Doch auch alle Vorsicht schützt vor Schaden nicht. Als ich bei den Aufräumarbeiten im Katastrophengebiet von Valparaiso geholfen und nebenbei fotografiert habe, habe ich mir zum Beispiel einen Kratzer auf meinem nicht wechselbaren Objektiv zugelegt. Wer schon bei dem Gedanken daran einen Nervenzusammenbruch erleidet, sollte eine Kamera mit auf die Reise nehmen – und bei Bedarf günstig kaufen – bei der notfalls auch ein Totalschaden okay ist.
4. Finde eine Möglichkeit, mit Klischee-Motiven umzugehen.
Wenn Du vor dem Eiffelturm stehst, willst Du ihn womöglich fotografieren, weil das ein ganz geiles Ding ist. Auf der anderen Seite vielleicht auch nicht, weil es schon Millionen Fotos davon gibt, in allen möglichen Varianten. Und viele davon haben ein besseres Licht als das, mit dem Du gerade Vorlieb nehmen musst. Mir geht es oft so, ich bin hin- und hergerissen. Wenn Du also nicht nur langweilige Fließbandbilder von touristischen Highlights produzieren willst, lass Dir etwas einfallen.
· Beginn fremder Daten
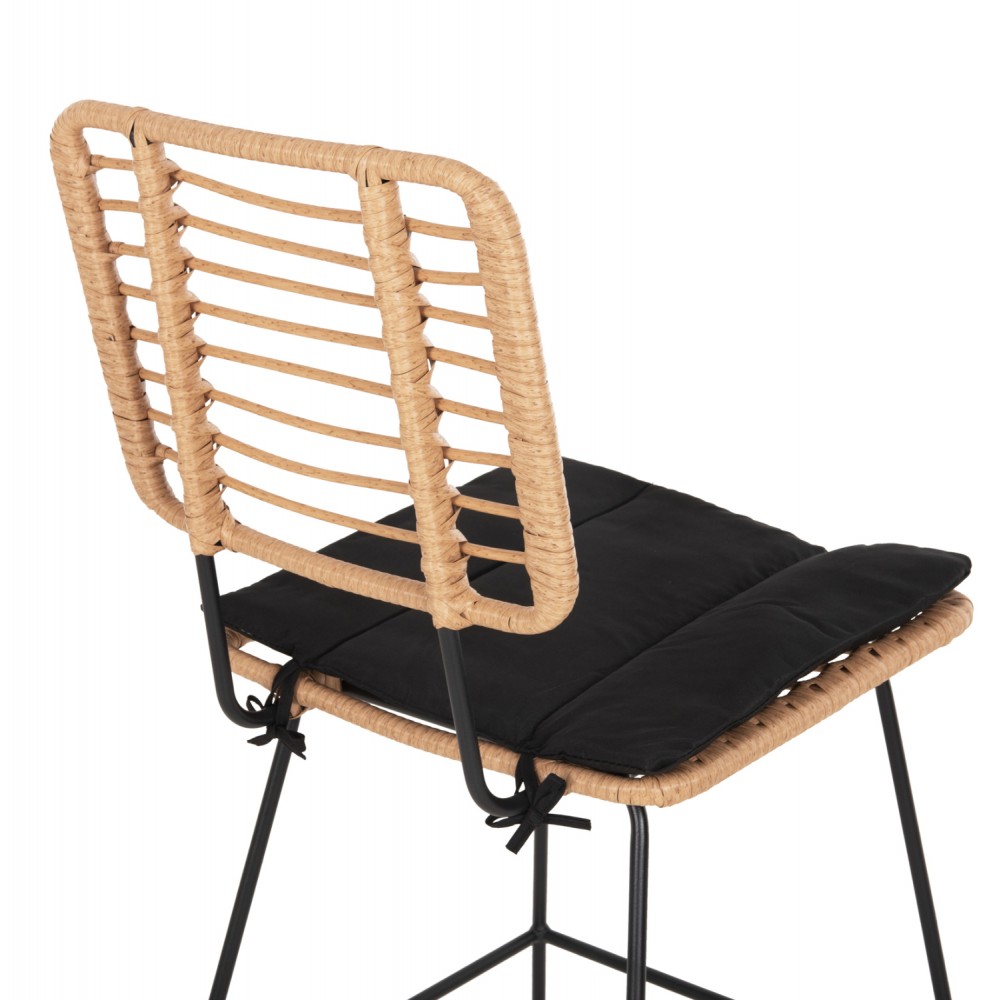 Σκαμπό εξωτερικού χώρου "ALLEGRA" από μέταλλο/rattan σε χρώμα μπεζ/μαύρο 46x56x117
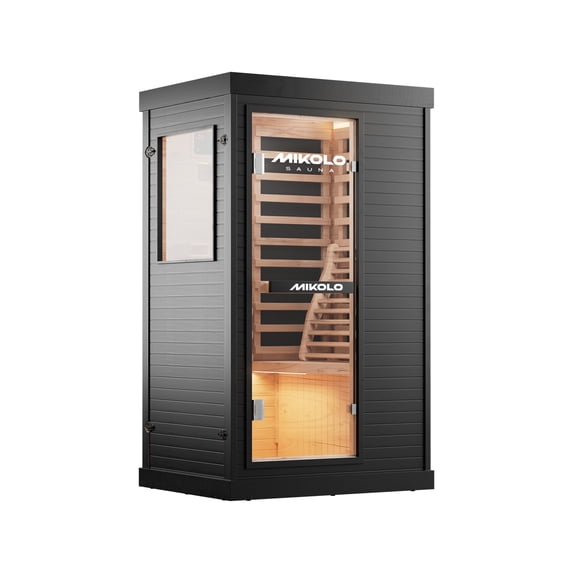MIKOLO Far Infrared Sauna Home Sauna Spa Room Canadian Hemlock Wood 1000W Indoor Saunas Low EMF with Control Panel,Black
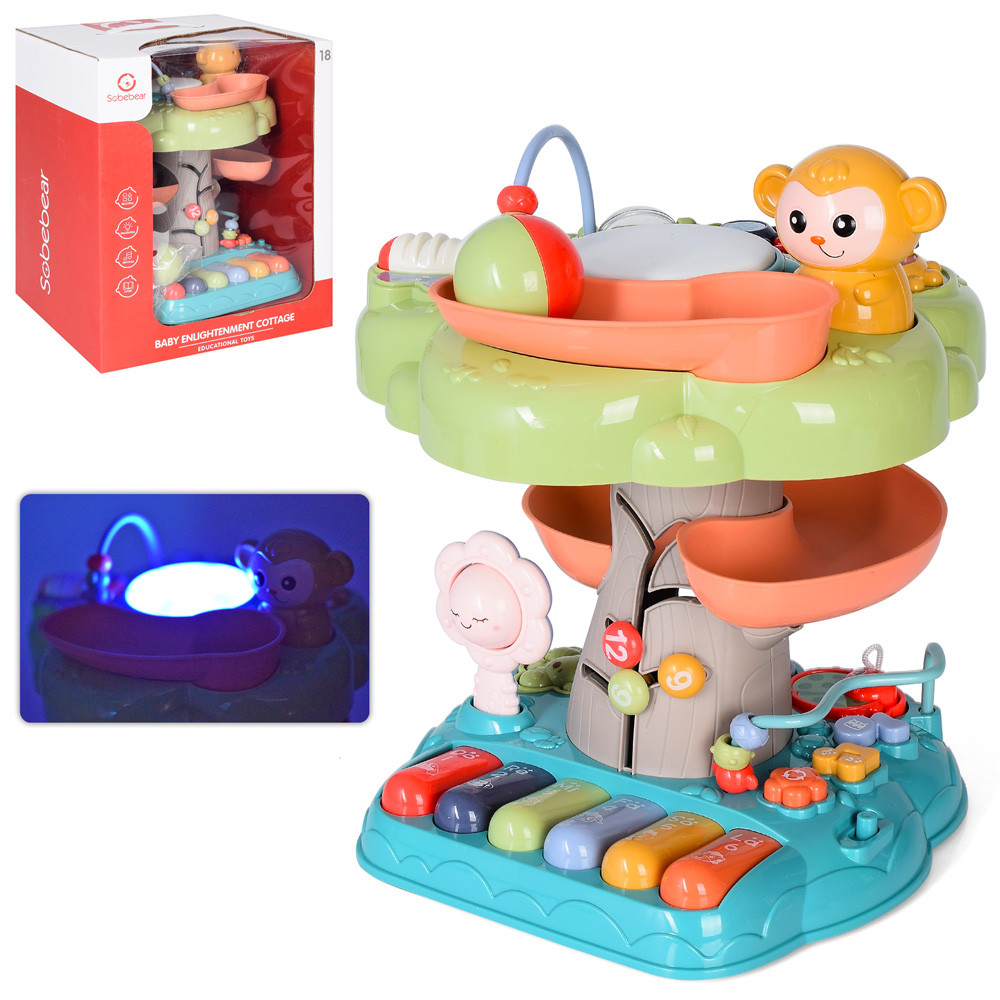 Музична розвиваюча іграшка "Дерево" (піаніно, лабіринт, барабан) ТМ Sobebear арт. YL 605, фото 1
Ich mache es mir gerade einfach: Ich habe in meiner Kamera eine Art Tilt-Shift-Modus mit sehr kleinem Schärfebereich und knalligen Farben entdeckt. Viele Leute finden die Bilder furchtbar, aber für mich werden ausgelutschte Motive dadurch wieder interessant. Du kannst auch wie in „Die fabelhafte Welt der Amelie“ einen Gartenzwerg vor die Sehenswürigkeiten stellen oder jedesmal lustige Japaner fotografieren, die das eigentliche Motiv ablichten. Sei kreativ.
5. Mach auch mal Touri-Schnappschüsse und Selfies.
Alleine oder mit anderen. Lade sie bei Facebook, Flickr oder sonstwo hoch oder verschicke sie per Mail. Viele FotografInnen halten sich ja gern aus den Bildern heraus. Doch auf langen Reisen gilt: Ein Bild mit dem Partner oder der Partnerin im Arm vor dem Taj Mahal ist zwar irgendwie furchtbar, aber Deine Eltern werden sich freuen. Und Deine Freundinnen und Freunde auch, wenn Ihr Euch ein halbes Jahr lang nicht mehr gesehen habt. Und das ist doch eigentlich das Wichtigste.